Благодарю случай, сохранивший у меня это письмо. Как не прочесть его? Прочтите письмо Постоева до конца: такие письма попадались и в годы гражданской войны. Этот язык, эти интонации обогащали, повторяю, стиль многих произведений, ставших теперь классическими. Но именно этот знакомый голос, безыскусный, горячий, взволнованный, полный чувств и воли бойца за народное дело, он-то и наделен той силой, какая сообщается и другим:
«Дорогой товарищ писатель!..
Как можете вспомнить старшину 1-й статьи Игната Постоева, мы расстались с вами в ночь на 1 июля, когда моряки уходили на фронт для решительного сражения за Севастополь, главную базу ЧФ. Вы, товарищ писатель, знаете сами: многие плакали, многие грудь зажимали… но я начну вкратцах: уходя из Камышовой, где мы с вами расстались у борта, политрук Кудрик взял двадцать человек краснофлотцев плюс тридцать бойцов разведки, и в два часа ночи меня с личным составом передали в отряд и направили на Малахов курган, откуда на рассвете, теряя последних бойцов, отряды начали отступление в город для ведения уличных боев, и в пять часов утра был принят неравный бой. Комиссар, назначенный личным составом, товарищ Климченко воодушевлял бойцов как сын своей Родины — своих братьев. Он вместе выходил в тяжелые рукопашные схватки и пал в бою за Севастополь на улице Фрунзе. Там же, у гостиницы «Интурист», я тоже залился кровью, меня полоснуло по ребрам, как ножом. Бой вели до десяти часов вечера. От пламени был такой шум, что бойцы теряли возможность по стрельбе вносить ясность, где же противник, на каких рубежах наши войска. Когда же настала ночь, без бури шумящая во всех направлениях, мы получили прямой приказ из ФКП — оставить город и отступать обратно в Камышовую. И мы покинули город славы и чести. Многие плакали, многие грудь зажимали. И это был рассвет, и враг начал гнушаться над нами тучами своих самолетов. Но еще были живы Кудрик, Гром и Голик. Это наблюдал другой коммунист, сигнальщик Охрименко, который нас нашел, но весь был обгорелый, не в силах больше держать оружие. Меня положили в госпиталь. Тут над нами была земля.
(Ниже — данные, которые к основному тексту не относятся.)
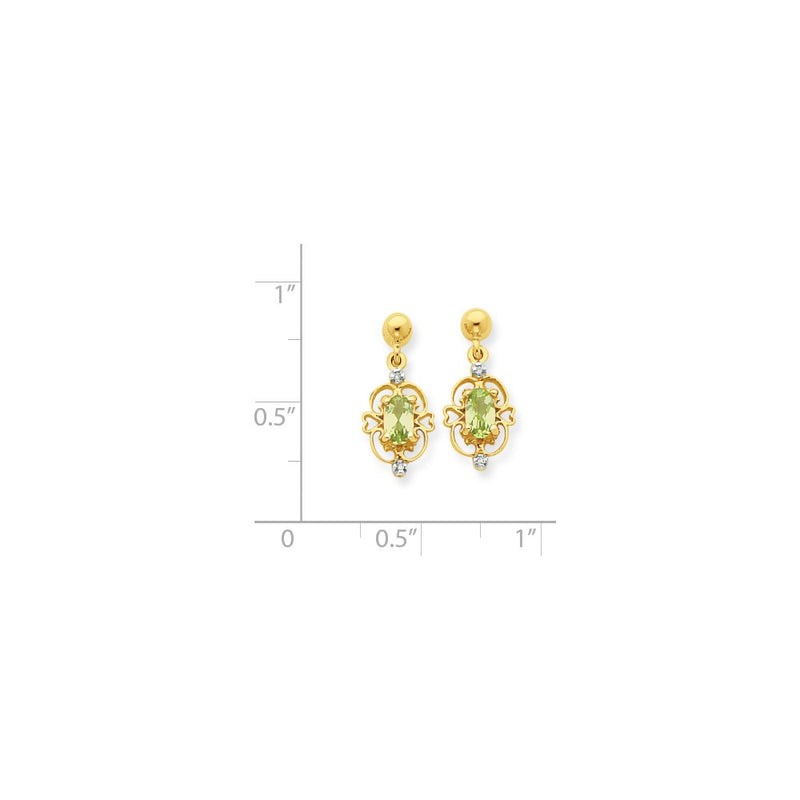 14k Yellow Gold & Rhodium Marquise Peridot & Real Diamond Dangle Post Earrings
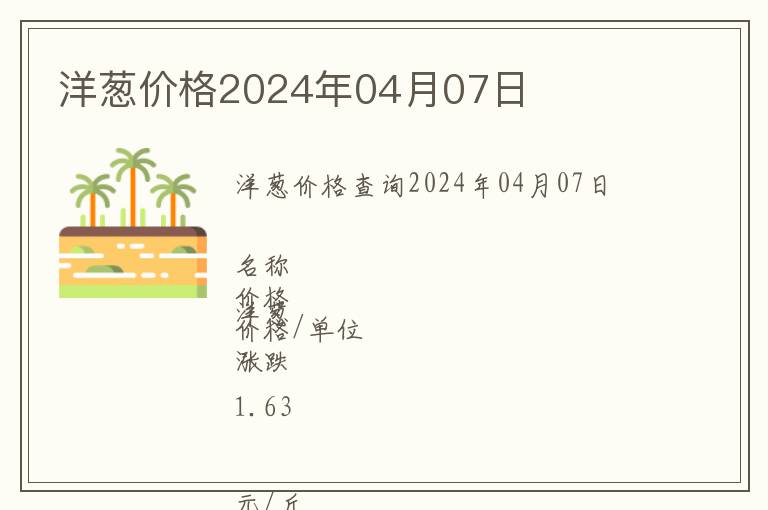 洋蔥價(jià)格2024年04月07日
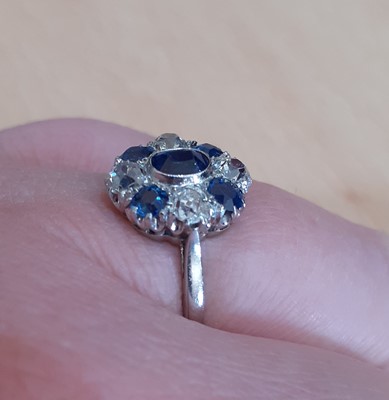 Lot 2058 - A Sapphire and Diamond Cluster Ring the oval...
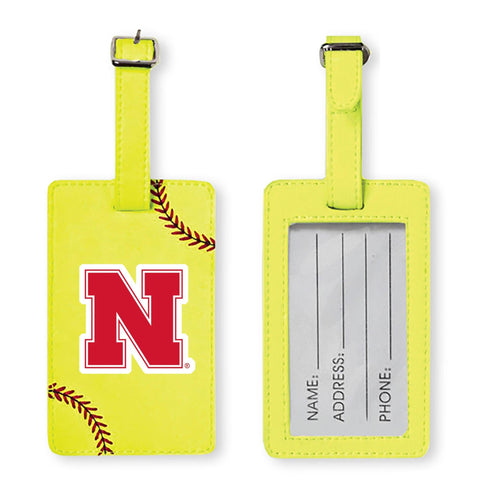 Nebraska Cornhuskers Softball Luggage Tag
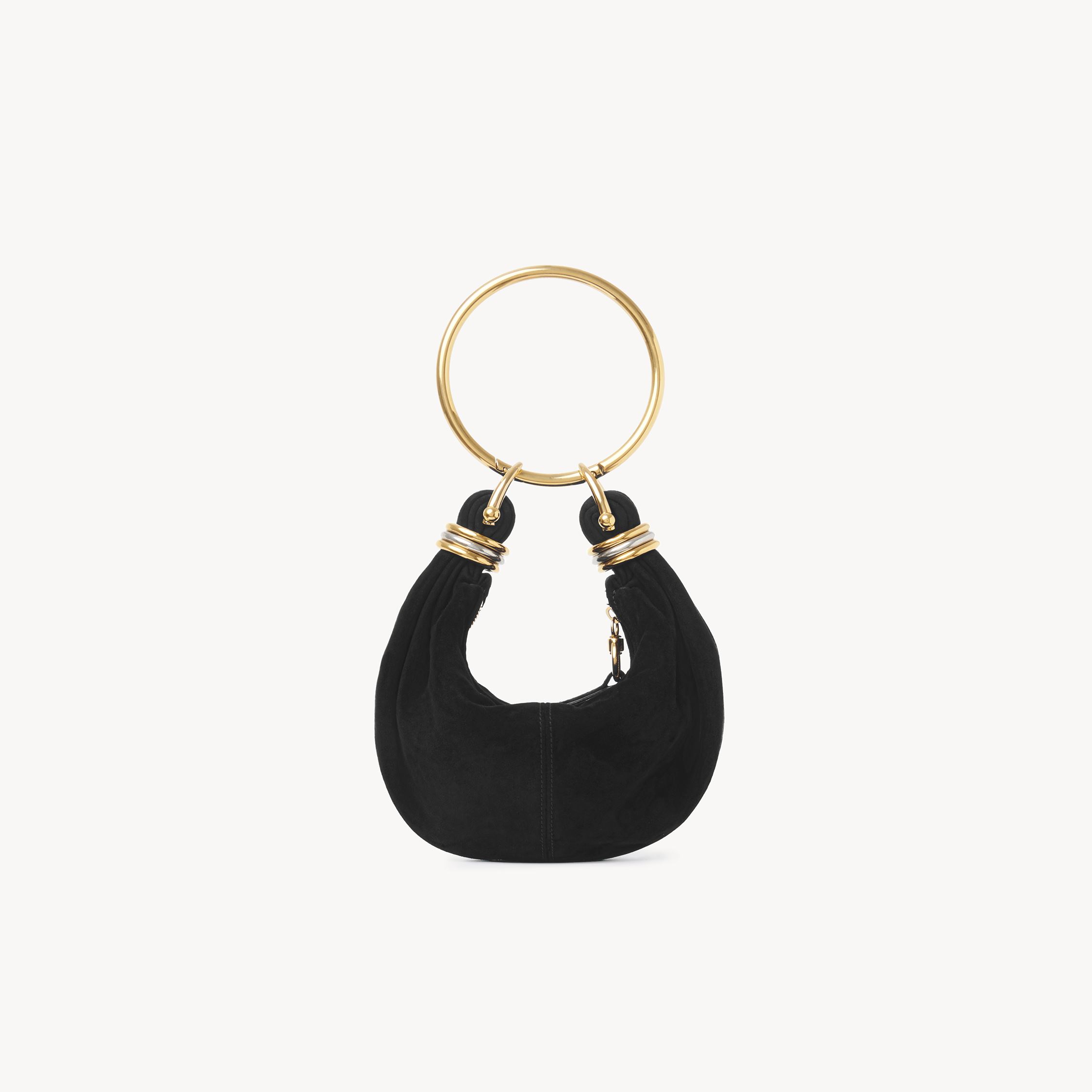 Chloé Mini Bracelet Hobo Bag In Suede Leather Black Size Onesize 100% Goatskin In Black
Темнота и глухота. Про Севастополь и бойцов-товарищей мы могли только думать. И я думал и вспоминал тот простор, что был у меня до войны: ведь батька мой, тоже Игнат, из донских казаков, а жили мы перед войной под Курском в знаменитой Стрелецкой степи, где батька был объездчиком…
При таких обстоятельствах ждали эскадру. Эскадра не пришла, потому что поперек моря стояла стена из фашистских бомб, блокирующих Севастополь…
Так суждено было дождаться нам сверхадского плена. Выволокли нас из подземного госпиталя, лежали поверх праха развалин, под опрокинутыми столбами, под тяжестью телеграфной проволоки нечеловеческие страдальцы. Тяжело раненных он не взял никого — и тут погибли Охрименко, Даровой, Гром, Голик, много людей, кого вы можете вспомнить, товарищ писатель. Симферопольскую тюрьму назовем домом трупов.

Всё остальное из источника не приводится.